Fait assez inhabituel pour être souligné, le président et directeur juridique de Microsoft, Bradford L. Smith a dans un article publié le vendredi 13 juillet 2018 sur le blog de Microsoft appelé le gouvernement à réguler la technologie de reconnaissance faciale.
Pour le président de Microsoft, cette technologie  » soulève des questions qui touchent au cœur des protections fondamentales des droits de l’homme comme la vie privée et la liberté d’expression.  »
La reconnaissance faciale peut en effet être considérée comme une simple commodité technologique, une nouvelle façon de déverrouiller un smartphone, mais si elle est utilisée à des fins de sécurité et de sûreté, elle peut conduire à une société de surveillance.
Loin d’être une fiction, la surveillance des masses par caméra publique s’est déjà invitée dans le quotidien des Chinois. À Shanghaï et Shenzen, elle permet ainsi d’identifier les piétons trop pressés qui traversent au feu rouge. D’ici 2020, près de 600 millions de caméras devraient être installées dans le pays.

Aux Etats-Unis, l’utilisation du système de reconnaissance faciale commercialisé par Amazon depuis 2016 sous le nom de Rekognition fait depuis plusieurs mois polémique.
L’Union américaine pour les libertés civiles (ACLU) de Californie a en effet démontré que les polices de l’Oregon et d’Orlando utilisaient cet outil afin de reconnaître les visages de criminels parmi les vidéos de caméras de surveillance dispersées dans l’espace public.

Afin de démontrer les risques liés à cette technologie, l’ACLU a utilisé Rekognition aux fins de vérifier si l’un des 533 membres du Congrès américain était présent dans cette liste de criminels. Résultat : 28 membres du Congrès ont été identifiés comme étant présents dans cette liste, démontrant ainsi les biais et risques pour les libertés individuelles liés à l’utilisation cette technologie.
Depuis lors, Amazon a annoncé avoir cessé de commercialiser son produit Rekognition auprès des forces de l’ordre.

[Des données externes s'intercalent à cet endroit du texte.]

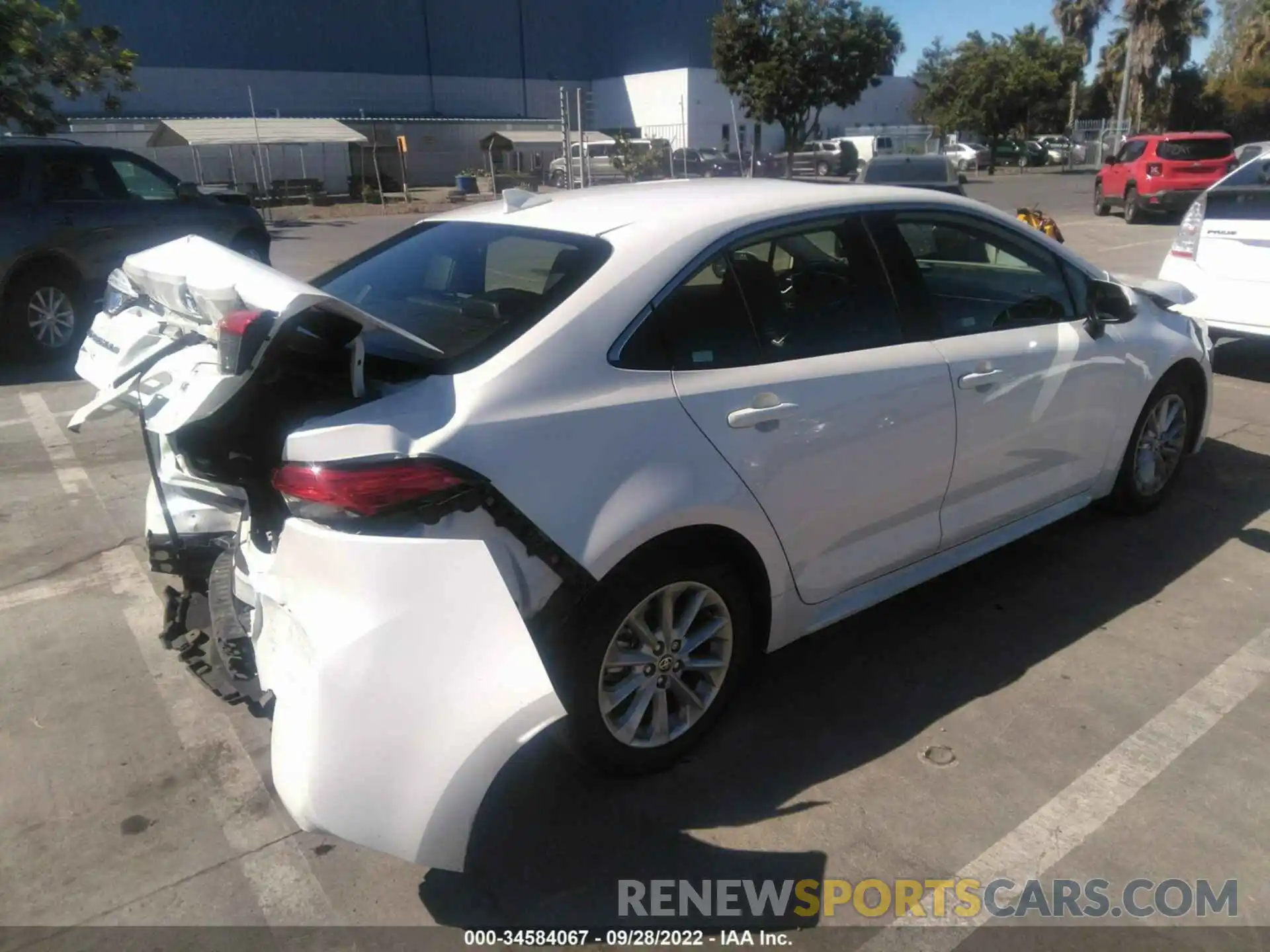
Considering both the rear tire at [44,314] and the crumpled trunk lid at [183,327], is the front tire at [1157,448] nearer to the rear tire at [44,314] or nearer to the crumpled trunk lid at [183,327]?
the crumpled trunk lid at [183,327]

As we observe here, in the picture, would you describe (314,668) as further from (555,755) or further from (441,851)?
(555,755)

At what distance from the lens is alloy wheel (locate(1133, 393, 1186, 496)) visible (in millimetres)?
4730

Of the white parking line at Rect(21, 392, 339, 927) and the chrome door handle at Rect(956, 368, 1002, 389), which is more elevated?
the chrome door handle at Rect(956, 368, 1002, 389)

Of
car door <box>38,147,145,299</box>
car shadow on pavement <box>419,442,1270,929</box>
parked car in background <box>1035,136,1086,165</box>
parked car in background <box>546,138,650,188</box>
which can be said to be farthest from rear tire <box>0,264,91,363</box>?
parked car in background <box>1035,136,1086,165</box>

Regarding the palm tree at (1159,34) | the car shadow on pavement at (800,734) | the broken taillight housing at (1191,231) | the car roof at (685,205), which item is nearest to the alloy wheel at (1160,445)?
the car shadow on pavement at (800,734)

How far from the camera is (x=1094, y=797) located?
2975 millimetres

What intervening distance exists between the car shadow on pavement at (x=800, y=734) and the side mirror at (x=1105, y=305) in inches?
42.5

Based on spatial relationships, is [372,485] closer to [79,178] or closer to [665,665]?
[665,665]

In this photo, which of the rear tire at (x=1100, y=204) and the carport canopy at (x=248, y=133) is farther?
the carport canopy at (x=248, y=133)

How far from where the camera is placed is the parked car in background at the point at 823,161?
40969 millimetres

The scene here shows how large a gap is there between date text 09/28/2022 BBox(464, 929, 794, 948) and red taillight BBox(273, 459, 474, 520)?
3.61 ft

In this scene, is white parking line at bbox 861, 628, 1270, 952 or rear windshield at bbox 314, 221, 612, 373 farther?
rear windshield at bbox 314, 221, 612, 373

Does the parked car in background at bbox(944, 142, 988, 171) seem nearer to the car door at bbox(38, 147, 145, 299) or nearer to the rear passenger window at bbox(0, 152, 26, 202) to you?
the car door at bbox(38, 147, 145, 299)

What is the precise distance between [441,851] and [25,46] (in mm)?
19984
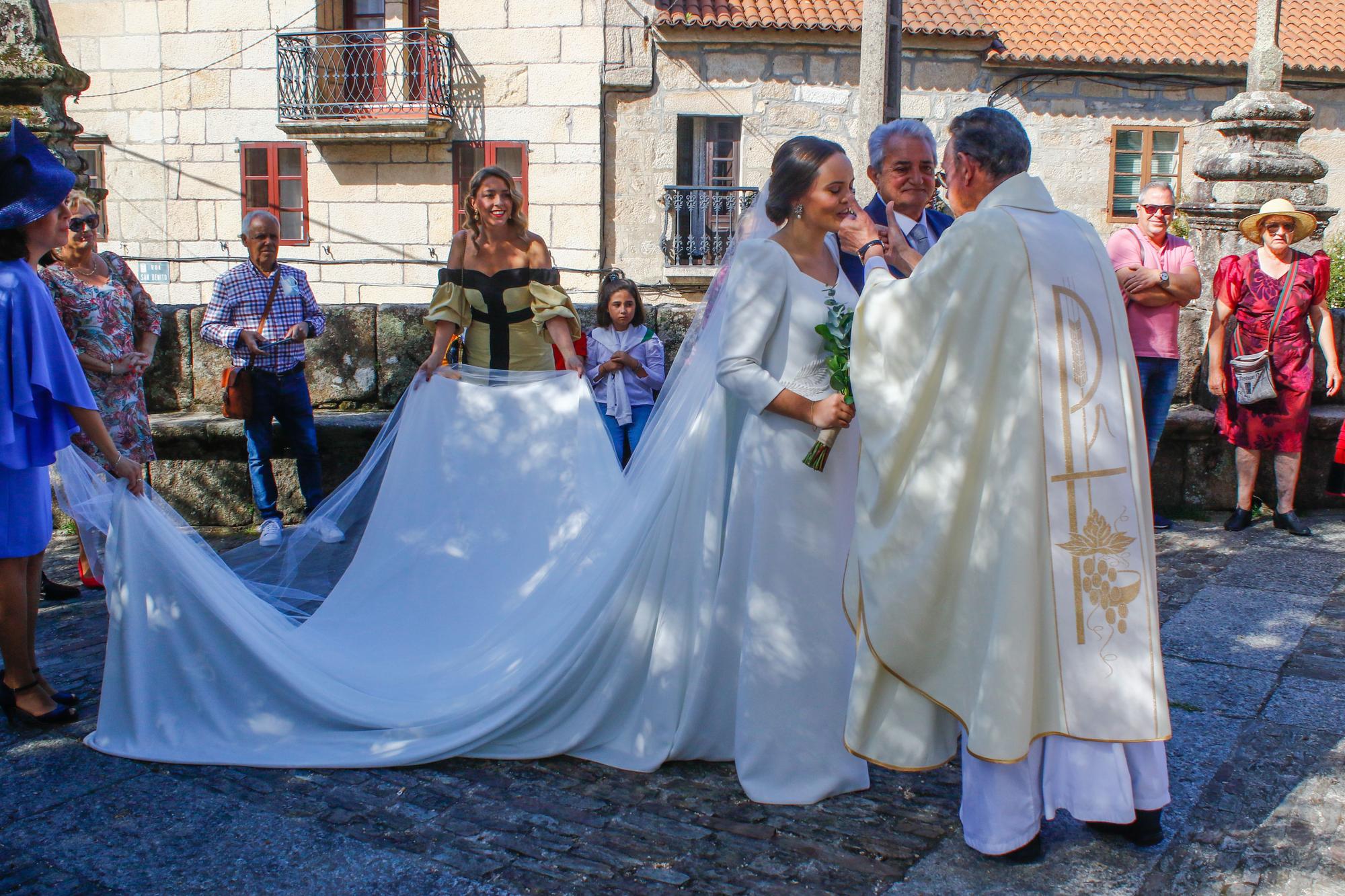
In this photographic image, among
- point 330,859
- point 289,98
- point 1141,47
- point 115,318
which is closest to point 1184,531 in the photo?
point 330,859

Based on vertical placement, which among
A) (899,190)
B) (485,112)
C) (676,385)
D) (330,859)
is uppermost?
(485,112)

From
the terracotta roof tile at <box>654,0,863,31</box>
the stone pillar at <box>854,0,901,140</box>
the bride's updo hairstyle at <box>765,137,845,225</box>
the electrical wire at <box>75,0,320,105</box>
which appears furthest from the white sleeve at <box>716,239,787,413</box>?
the electrical wire at <box>75,0,320,105</box>

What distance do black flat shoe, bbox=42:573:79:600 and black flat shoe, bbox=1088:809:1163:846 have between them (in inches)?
189

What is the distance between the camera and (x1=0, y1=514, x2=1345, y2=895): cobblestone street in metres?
3.06

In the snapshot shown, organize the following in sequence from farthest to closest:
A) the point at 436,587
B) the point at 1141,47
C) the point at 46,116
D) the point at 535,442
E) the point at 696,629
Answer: the point at 1141,47, the point at 46,116, the point at 535,442, the point at 436,587, the point at 696,629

La question de l’utilisation de la reconnaissance faciale à des fins sécuritaires ne fait pas débat seulement outre-Atlantique.
Plusieurs pays de l’Union européenne testent actuellement ces dispositifs. C’est le cas de l’Allemagne qui, le 24 août 2017, a installé des caméras biométriques dans la gare berlinoise de Südkreuz. Une centaine de voyageurs volontaires ont ainsi enregistré leur visage dans une base de données biométrique afin de tester le dispositif.
En Angleterre, la technologie est également en phase de test, malgré le fait que cette technologie ait conduit à identifier par erreur des milliers de personnes comme potentiels délinquants.
La France fait pour l’heure preuve de prudence.

Consciente des dangers pour les libertés individuelles, la CNIL rappelle à ce titre que :

– « Cette technologie n’en est désormais plus à ses balbutiements. Les enjeux de protection des données et les risques d’atteintes aux libertés individuelles que de tels dispositifs sont susceptibles d’induire sont considérables, dont notamment la liberté d’aller et venir anonymement. »

Deux propositions de loi ont certes été portées au Sénat et à l’Assemblée nationale afin de voir cette technologie exploitée par les forces de l’ordre, tout au moins dans les procédures relatives à la lutte contre le terrorisme.
Ces projets n’ont cependant pour l’heure pas abouti.

En effet, en 2016, le ministre de la Justice avait pointé du doigt « les risques d’atteinte aux libertés publiques ».
Quant au projet de loi du 6 juillet 2016 il a été renvoyé à la commission des lois constitutionnelles, de la législation et de l’administration générale de la République.
Si une loi devait être adoptée, elle ne pourrait l’être qu’après avis motivé et publié de la Commission nationale de l’informatique et des libertés, qui en tant que gardienne des libertés ne manquera pas d’évaluer si une telle restriction constitue une mesure nécessaire et proportionnée dans une société démocratique en tenant compte des droits fondamentaux et des intérêts légitimes de la personne pour protéger la sécurité publique.
Le niveau d’erreur acceptable avec un outil devra en outre être particulièrement faible, étant rappelé qu’avec une fiabilité à 80%, 21% des membres du Congrès américain ont été identifiés comme figurant dans la liste de criminels.